### EXERCISE REQUIREMENTS
Write out the rows below again, substituting "glacier" for every "snowfield" and leaving everything else unchanged.

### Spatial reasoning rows
# # #
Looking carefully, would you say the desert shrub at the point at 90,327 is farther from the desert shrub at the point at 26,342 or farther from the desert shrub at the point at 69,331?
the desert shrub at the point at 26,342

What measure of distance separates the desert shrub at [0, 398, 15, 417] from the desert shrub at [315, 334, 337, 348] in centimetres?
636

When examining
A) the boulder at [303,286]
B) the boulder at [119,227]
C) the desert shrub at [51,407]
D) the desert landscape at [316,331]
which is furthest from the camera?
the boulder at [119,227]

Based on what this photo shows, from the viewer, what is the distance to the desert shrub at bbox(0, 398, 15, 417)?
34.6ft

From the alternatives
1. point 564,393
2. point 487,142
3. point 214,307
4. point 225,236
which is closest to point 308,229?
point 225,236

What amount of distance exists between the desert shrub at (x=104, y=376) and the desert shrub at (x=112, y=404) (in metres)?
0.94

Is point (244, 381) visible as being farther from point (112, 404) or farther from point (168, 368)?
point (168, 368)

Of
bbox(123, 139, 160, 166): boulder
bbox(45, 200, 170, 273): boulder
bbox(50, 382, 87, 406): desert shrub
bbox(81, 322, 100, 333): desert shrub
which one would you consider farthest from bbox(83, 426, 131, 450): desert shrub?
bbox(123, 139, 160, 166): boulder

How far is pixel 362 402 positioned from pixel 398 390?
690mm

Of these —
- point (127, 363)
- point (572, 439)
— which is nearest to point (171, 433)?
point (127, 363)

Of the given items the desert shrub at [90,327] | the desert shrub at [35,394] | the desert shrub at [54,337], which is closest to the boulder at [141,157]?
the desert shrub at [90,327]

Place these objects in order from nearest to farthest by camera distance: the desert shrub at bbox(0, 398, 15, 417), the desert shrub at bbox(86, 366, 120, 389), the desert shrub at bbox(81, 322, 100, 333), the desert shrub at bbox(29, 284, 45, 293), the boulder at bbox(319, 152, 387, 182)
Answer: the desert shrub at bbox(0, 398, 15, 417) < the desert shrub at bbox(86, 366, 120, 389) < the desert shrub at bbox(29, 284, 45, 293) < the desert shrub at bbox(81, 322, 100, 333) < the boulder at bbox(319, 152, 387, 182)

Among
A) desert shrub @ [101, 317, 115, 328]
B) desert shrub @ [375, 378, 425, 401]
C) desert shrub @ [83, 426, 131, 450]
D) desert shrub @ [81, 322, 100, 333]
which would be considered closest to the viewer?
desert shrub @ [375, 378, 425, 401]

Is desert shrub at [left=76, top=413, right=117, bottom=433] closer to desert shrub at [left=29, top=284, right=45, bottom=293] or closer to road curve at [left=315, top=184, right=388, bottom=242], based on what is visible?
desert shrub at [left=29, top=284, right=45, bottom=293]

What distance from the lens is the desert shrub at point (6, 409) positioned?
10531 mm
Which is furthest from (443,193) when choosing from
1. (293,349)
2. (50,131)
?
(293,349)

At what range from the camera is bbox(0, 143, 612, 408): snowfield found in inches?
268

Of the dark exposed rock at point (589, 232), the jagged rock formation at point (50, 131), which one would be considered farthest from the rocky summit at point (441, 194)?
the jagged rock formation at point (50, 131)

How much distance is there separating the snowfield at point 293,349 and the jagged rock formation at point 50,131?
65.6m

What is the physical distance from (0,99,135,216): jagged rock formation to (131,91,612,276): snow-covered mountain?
# # #
### RESULT OF THE TASK
Looking carefully, would you say the desert shrub at the point at 90,327 is farther from the desert shrub at the point at 26,342 or farther from the desert shrub at the point at 69,331?
the desert shrub at the point at 26,342

What measure of distance separates the desert shrub at [0, 398, 15, 417] from the desert shrub at [315, 334, 337, 348] in centimetres?
636

When examining
A) the boulder at [303,286]
B) the boulder at [119,227]
C) the desert shrub at [51,407]
D) the desert landscape at [316,331]
which is furthest from the camera?
the boulder at [119,227]

Based on what this photo shows, from the viewer, what is the distance to the desert shrub at bbox(0, 398, 15, 417)?
34.6ft

From the alternatives
1. point 564,393
2. point 487,142
3. point 214,307
4. point 225,236
which is closest to point 308,229?
point 225,236

What amount of distance exists between the desert shrub at (x=104, y=376) and the desert shrub at (x=112, y=404) (in metres)?
0.94

Is point (244, 381) visible as being farther from point (112, 404) or farther from point (168, 368)?
point (168, 368)

Of
bbox(123, 139, 160, 166): boulder
bbox(45, 200, 170, 273): boulder
bbox(50, 382, 87, 406): desert shrub
bbox(81, 322, 100, 333): desert shrub
which one would you consider farthest from bbox(83, 426, 131, 450): desert shrub?
bbox(123, 139, 160, 166): boulder

How far is pixel 362 402 positioned from pixel 398 390?
690mm

Of these —
- point (127, 363)
- point (572, 439)
— which is nearest to point (171, 433)?
point (127, 363)

Of the given items the desert shrub at [90,327] | the desert shrub at [35,394] | the desert shrub at [54,337], which is closest to the boulder at [141,157]?
the desert shrub at [90,327]

Place these objects in order from nearest to farthest by camera distance: the desert shrub at bbox(0, 398, 15, 417), the desert shrub at bbox(86, 366, 120, 389), the desert shrub at bbox(81, 322, 100, 333), the desert shrub at bbox(29, 284, 45, 293), the boulder at bbox(319, 152, 387, 182)
Answer: the desert shrub at bbox(0, 398, 15, 417) < the desert shrub at bbox(86, 366, 120, 389) < the desert shrub at bbox(29, 284, 45, 293) < the desert shrub at bbox(81, 322, 100, 333) < the boulder at bbox(319, 152, 387, 182)

Among
A) desert shrub @ [101, 317, 115, 328]
B) desert shrub @ [375, 378, 425, 401]
C) desert shrub @ [83, 426, 131, 450]
D) desert shrub @ [81, 322, 100, 333]
which would be considered closest to the viewer?
desert shrub @ [375, 378, 425, 401]

Is desert shrub at [left=76, top=413, right=117, bottom=433] closer to desert shrub at [left=29, top=284, right=45, bottom=293] or closer to road curve at [left=315, top=184, right=388, bottom=242], based on what is visible?
desert shrub at [left=29, top=284, right=45, bottom=293]

What distance from the lens is the desert shrub at point (6, 409) positioned?
10531 mm
Which is furthest from (443,193) when choosing from
1. (293,349)
2. (50,131)
?
(293,349)

At what range from the camera is bbox(0, 143, 612, 408): glacier found in inches?
268

Of the dark exposed rock at point (589, 232), the jagged rock formation at point (50, 131), which one would be considered farthest from the rocky summit at point (441, 194)?
the jagged rock formation at point (50, 131)

How much distance is there separating the glacier at point 293,349 and the jagged rock formation at point 50,131?
65.6m

What is the physical distance from (0,99,135,216): jagged rock formation to (131,91,612,276): snow-covered mountain?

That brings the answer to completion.